Глубокая тревога, так долго угнетавшая Овида и еще не улегшаяся в его душе, отгоняла сон от глаз натуралиста. Старика же необходимость и привычка давно научили полностью подчинять своей воле все телесные потребности. И сейчас, как и его товарищ, он предпочел не спать.
— Если бы люди, живущие в уюте и покое, знали, каким тяготам и опасностям подвергает себя ради них естествоиспытатель, — начал Овид, когда Мидлтон простился с ними на ночь, — они бы воздвигали в его честь серебряные колонны и бронзовые статуи.
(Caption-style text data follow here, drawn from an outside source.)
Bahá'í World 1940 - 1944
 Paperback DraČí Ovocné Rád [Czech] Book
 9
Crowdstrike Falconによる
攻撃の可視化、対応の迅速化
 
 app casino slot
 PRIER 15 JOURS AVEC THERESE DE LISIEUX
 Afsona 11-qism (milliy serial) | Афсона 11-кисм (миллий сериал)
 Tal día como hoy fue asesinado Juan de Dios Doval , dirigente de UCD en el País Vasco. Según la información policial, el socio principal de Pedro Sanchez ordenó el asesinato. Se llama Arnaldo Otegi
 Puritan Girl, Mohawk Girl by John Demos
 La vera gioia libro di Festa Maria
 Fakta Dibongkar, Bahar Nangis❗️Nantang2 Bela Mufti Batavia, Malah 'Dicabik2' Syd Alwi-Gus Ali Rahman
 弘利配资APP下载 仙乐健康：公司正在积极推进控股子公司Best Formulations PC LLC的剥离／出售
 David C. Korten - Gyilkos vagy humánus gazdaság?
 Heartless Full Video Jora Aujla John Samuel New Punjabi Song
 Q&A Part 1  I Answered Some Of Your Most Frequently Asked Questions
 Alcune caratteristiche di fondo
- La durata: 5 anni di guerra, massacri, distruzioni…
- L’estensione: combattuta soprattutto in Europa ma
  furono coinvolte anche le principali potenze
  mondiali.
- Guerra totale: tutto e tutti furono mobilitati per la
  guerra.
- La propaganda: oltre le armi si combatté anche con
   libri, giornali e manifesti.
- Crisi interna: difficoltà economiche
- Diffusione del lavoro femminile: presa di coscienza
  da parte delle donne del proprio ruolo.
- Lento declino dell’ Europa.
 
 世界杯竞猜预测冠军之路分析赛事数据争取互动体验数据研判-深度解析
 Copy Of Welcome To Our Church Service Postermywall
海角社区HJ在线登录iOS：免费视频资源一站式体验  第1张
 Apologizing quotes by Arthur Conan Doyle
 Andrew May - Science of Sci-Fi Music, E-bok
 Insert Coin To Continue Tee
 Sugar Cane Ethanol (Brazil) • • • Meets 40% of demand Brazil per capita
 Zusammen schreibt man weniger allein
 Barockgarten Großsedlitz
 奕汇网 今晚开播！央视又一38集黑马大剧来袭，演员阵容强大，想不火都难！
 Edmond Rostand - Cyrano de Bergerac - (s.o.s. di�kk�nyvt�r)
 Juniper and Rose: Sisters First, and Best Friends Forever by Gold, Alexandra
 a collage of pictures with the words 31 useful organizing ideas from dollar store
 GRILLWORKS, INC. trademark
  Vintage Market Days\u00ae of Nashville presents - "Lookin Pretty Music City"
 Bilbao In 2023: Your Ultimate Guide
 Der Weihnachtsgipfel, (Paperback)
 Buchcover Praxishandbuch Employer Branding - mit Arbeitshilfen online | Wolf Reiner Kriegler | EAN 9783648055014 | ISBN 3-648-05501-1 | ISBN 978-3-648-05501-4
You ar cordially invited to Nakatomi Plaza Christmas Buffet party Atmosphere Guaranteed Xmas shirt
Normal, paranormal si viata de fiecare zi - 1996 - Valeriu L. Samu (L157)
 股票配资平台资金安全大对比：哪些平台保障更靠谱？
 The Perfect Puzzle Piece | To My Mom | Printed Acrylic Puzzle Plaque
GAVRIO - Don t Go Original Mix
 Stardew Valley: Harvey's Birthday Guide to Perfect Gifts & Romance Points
— Не знаю, не знаю, — возразил траппер. — Серебра не так уж много, особенно в пустыне, а ваши бронзовые идолы запрещает заповедь божья.
— Да, так смотрел на вещи великий иудейский законодатель. Но египтяне и халдеи, греки и римляне держались обычая выражать свою благодарность в такой именно форме. Многие знаменитые античные ваятели благодаря своему знанию и мастерству превосходили иногда в своих творениях самое природу и явили нам такую красоту и совершенство человеческого тела, какие мы если и встречаем у живых особей нашего вида, то лишь очень редко.
— А умеют наши идолы ходить и говорить, наделены ли они великим даром — разумом? — спросил траппер, и в голосе его прозвучало негодование. — Я не любитель ваших поселений с их шумом и болтовней, но в свое время мне приходилось навещать города, чтобы обменять меха на свинец и порох, и я частенько видел там восковые куклы со стеклянными глазами и в пышных платьях…
— Восковые куклы! — перебил Овид. — Это ли не кощунство — сравнивать жалкую поделку ремесленника, какого-то лепщика из воска, с чистыми образцами античного искусства!
— А это не кощунство в глазах господних, — возразил старик, — приравнивать работу его созданий к тому, что сотворено его всесильной рукой?
— Почтенный венатор! — снова начал натуралист, когда, как обычно, откашлялся, приступая к важному моменту спора. — Давайте вести наш диспут в дружеском тоне и со взаимным пониманием. Вы говорите о непотребных отбросах, созданных невежеством, тогда как мой духовный взор покоится на тех жемчужинах, которые счастливая судьба дала мне увидеть воочию в сокровищницах славы Старого Света.